L’observatoire OSCAR a pour objectif d’organiser la surveillance de l’efficacité des variétés résistantes vis-à-vis du mildiou et de l’oïdium et de leur comportement vis-à-vis d’autres bioagresseurs (black-rot notamment). Il dispose pour cela d’un réseau de parcelles d’observation et d’un dispositif d’alerte concernant l’ensemble des parcelles de variétés résistantes du vignoble. La note a été rédigée par son comité de pilotage, qui réunit des représentants de l’INRAe, de l’IFV, des Interprofessions viticoles, des Chambres d’Agriculture et de la Fédération Française de la Pépinière Viticole.
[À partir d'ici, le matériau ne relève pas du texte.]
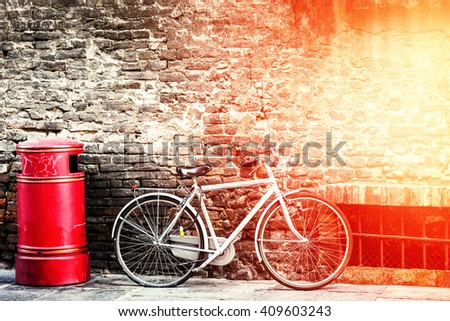 White bicycle standing on the street. Filtered image. - stock photo
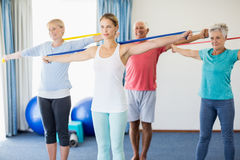 Instructor and seniors exercising with stretching bands stock image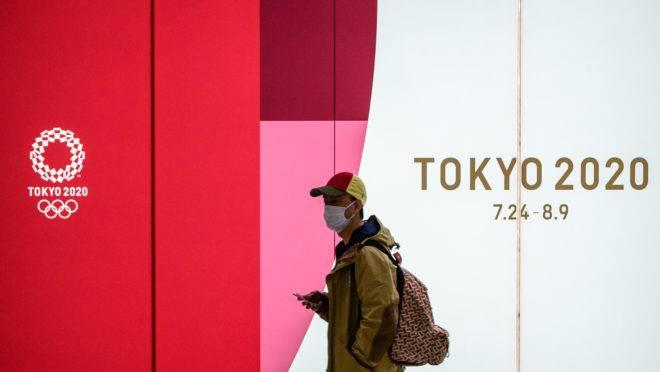Um homem vestindo uma máscara facial entra no túnel de uma estação de metrô com a placa da propaganda oficial dos Jogos Olímpicos de 2020 em Tóquio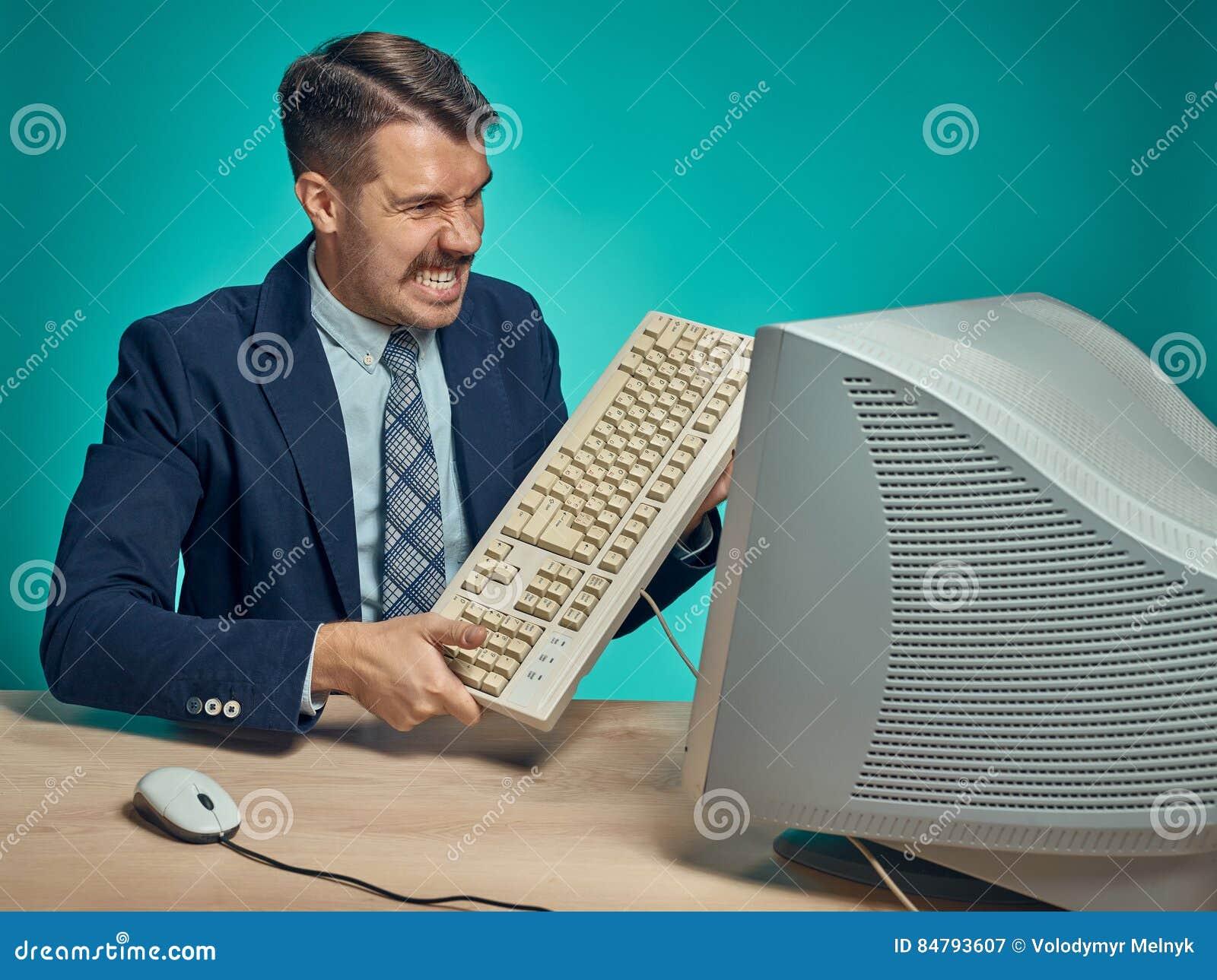 Homem de negócios irritado que quebra o teclado contra o fundo azul
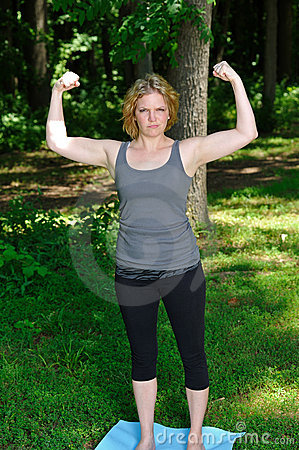 Young woman flexing muscles in park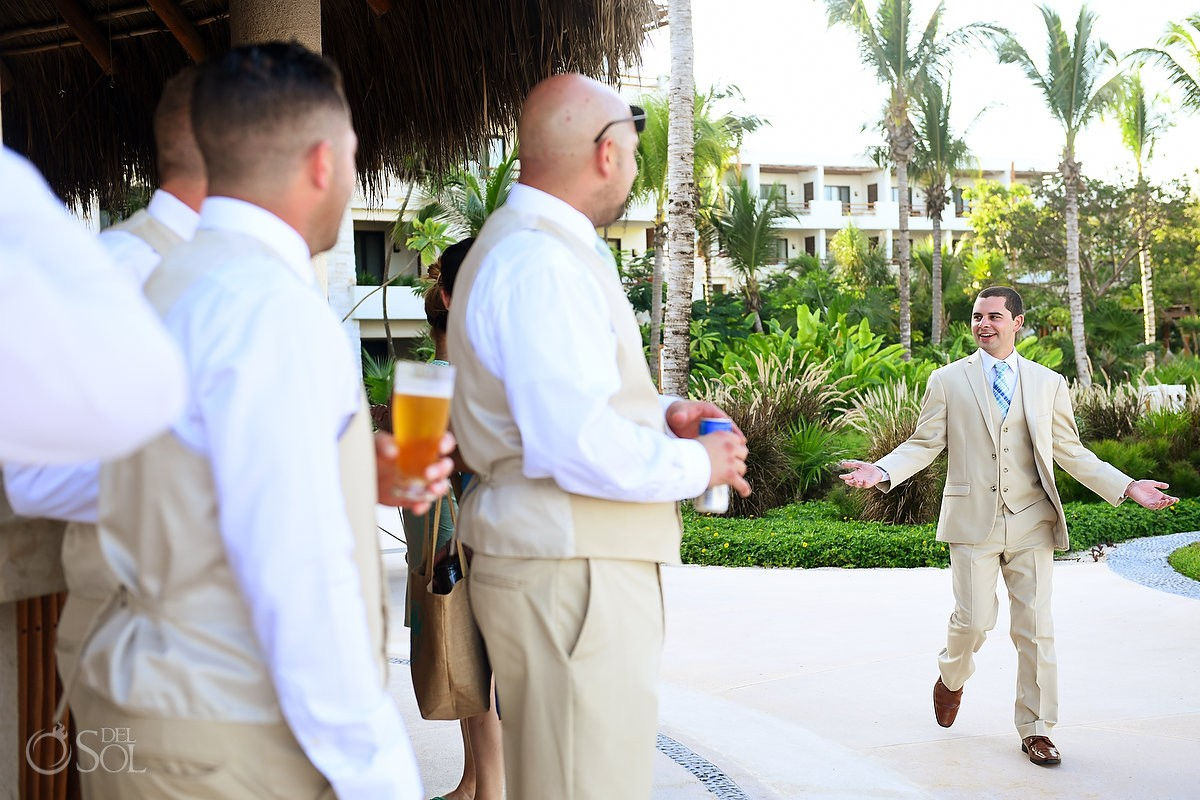 groom hanging out at the bar with friends getting ready Riviera Maya destination wedding Secrets Akumal Mexico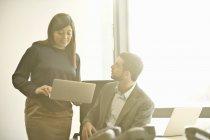 Средние коллеги по бизнесу обсуждают за ноутбуком в офисе — стоковое фото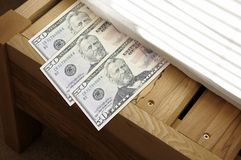 Money stashed under mattress Stock Images
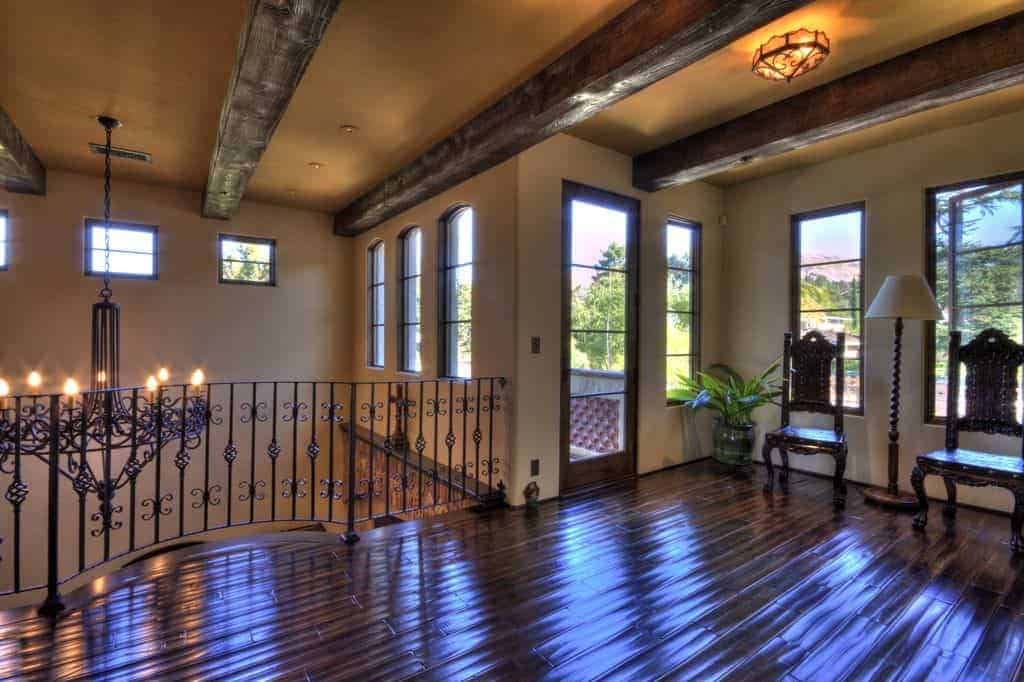 This is a second floor landing with a textured dark wooden flooring that looks like its dark water. This pairs well with the wrought iron railings, thick dark wooden beams of the ceiling as well as the two wooden chairs placed by the windows.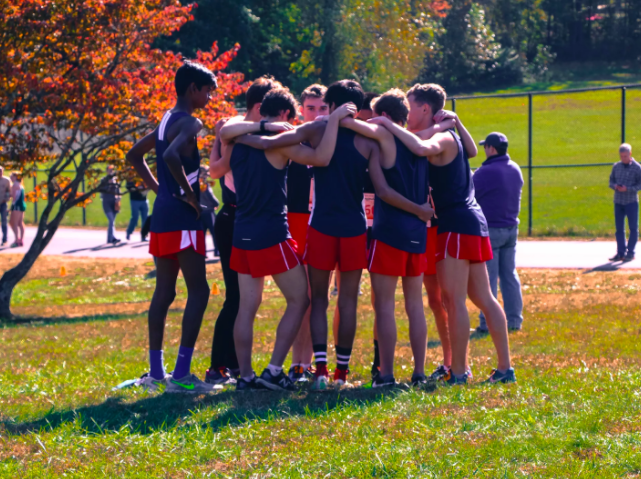 Huddled+together%2C+Cross+Country+athletes+chant+the+maxim+%E2%80%9CI+Believe+That+We+Will+Win%E2%80%9D.+On+Oct.+17%2C+with+the+annual+district+conference+promptly+approaching%2C+Jefferson+sprinters+energize+their+spirits+through+optimism+and+reassurance+for+their+impending+mark+of+success.+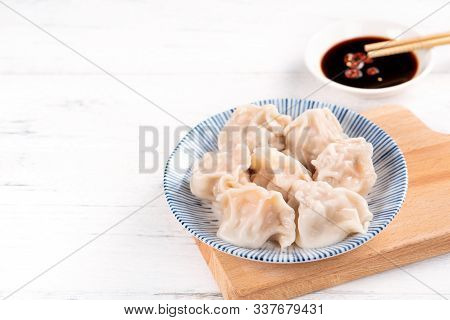 Fresh, Delicious Boiled Pork Gyoza Dumplings, Jiaozi On White Background With Soy Sauce And Chopstic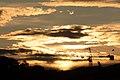 Sunset with crane in Oslo (9879674695).jpg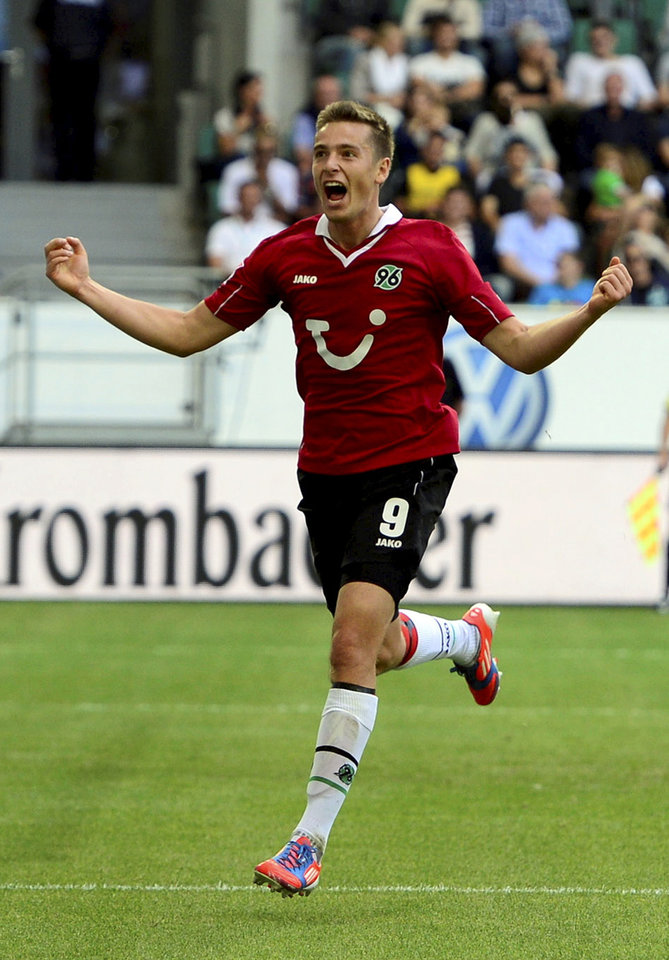 Photo -   Hannover's Artur Sobiech celebrates after scoring their side's second goal during the German first division Bundesliga soccer match between VfL Wolfsburg and Hannover 96 in Wolfsburg, Germany, Sunday, Sept. 2, 2012. (AP Photo/dapd, Nigel Treblin) - NO MOBILE USE UNTIL 2 HOURS AFTER THE MATCH, WEBSITE USERS ARE OBLIGED TO COMPLY WITH DFL-RESTRICTIONS, SEE INSTRUCTIONS FOR DETAILS -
En 2024, les variétés résistantes plantées dans le vignoble français couvrent un total de 2 768 hectares, indique-t-elle.
Les variétés les plus représentées sont le Floreal (841 ha) et le Souvignier gris (841 ha), qui représentent 60 % de la surface plantée en variétés résistantes, puis l’Artaban (243 ha), le Soreli (214 ha), le Vidoc (205 ha), le Muscaris (82 ha), le Cabernet cortis (70 ha), le Voltis (61 ha) et le Sauvignac (46 ha). Quinze autres variétés occupent les 165 ha restants.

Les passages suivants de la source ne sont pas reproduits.